**EXCERPT**.

- Born: March 13, 1929 Portland, Oregon, U.S.
- Died: November 26, 2009 (aged 80)

Education
- Education: Stanford University (BA) Princeton University (MA, PhD)

Philosophical work
- Era: Modern era
- Region: Islamic studies

= Caesar E. Farah =

Professor of history at the University of Minnesota (1929-2009)

Caesar E. Farah (March 13, 1929 – November 26, 2009) was a professor of history at the University of Minnesota.

**GIVEN DATA**.

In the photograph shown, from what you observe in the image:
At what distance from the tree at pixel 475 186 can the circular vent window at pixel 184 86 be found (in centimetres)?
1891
--
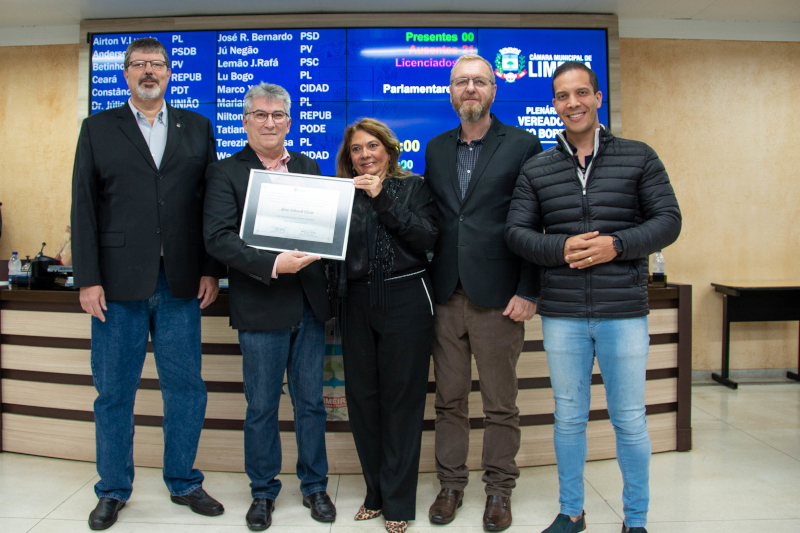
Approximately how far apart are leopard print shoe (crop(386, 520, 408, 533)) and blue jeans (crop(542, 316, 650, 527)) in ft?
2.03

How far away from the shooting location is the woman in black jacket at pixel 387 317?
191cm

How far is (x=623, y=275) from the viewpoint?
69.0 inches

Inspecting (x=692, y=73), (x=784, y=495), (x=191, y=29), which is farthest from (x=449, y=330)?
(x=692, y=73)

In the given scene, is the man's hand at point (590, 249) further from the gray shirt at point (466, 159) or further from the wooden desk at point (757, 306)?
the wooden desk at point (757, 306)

**WHAT YOU WILL DO**.
Continue the Caesar E. Farah biography from its last sentence.

**OUTPUT**.
Farah was born in Portland, Oregon, and received a B.A. (1952) from Stanford University, before then studying at Princeton University, where he received an M.A. (1955) and Ph.D. (1957). After serving as a cultural affairs officer in New Delhi and Karachi, he began his teaching career at Portland State College from 1959 to 1963, teaching history and Near Eastern languages. From 1963 to 1964, Farah taught at Los Angeles State College, and then became Associate Professor of Near Eastern Language and Literature at Indiana University in Bloomington, 1964–1969. He joined the faculty of the University of Minnesota as Professor of Middle Eastern Studies in 1969, and remained there until his retirement in 2008.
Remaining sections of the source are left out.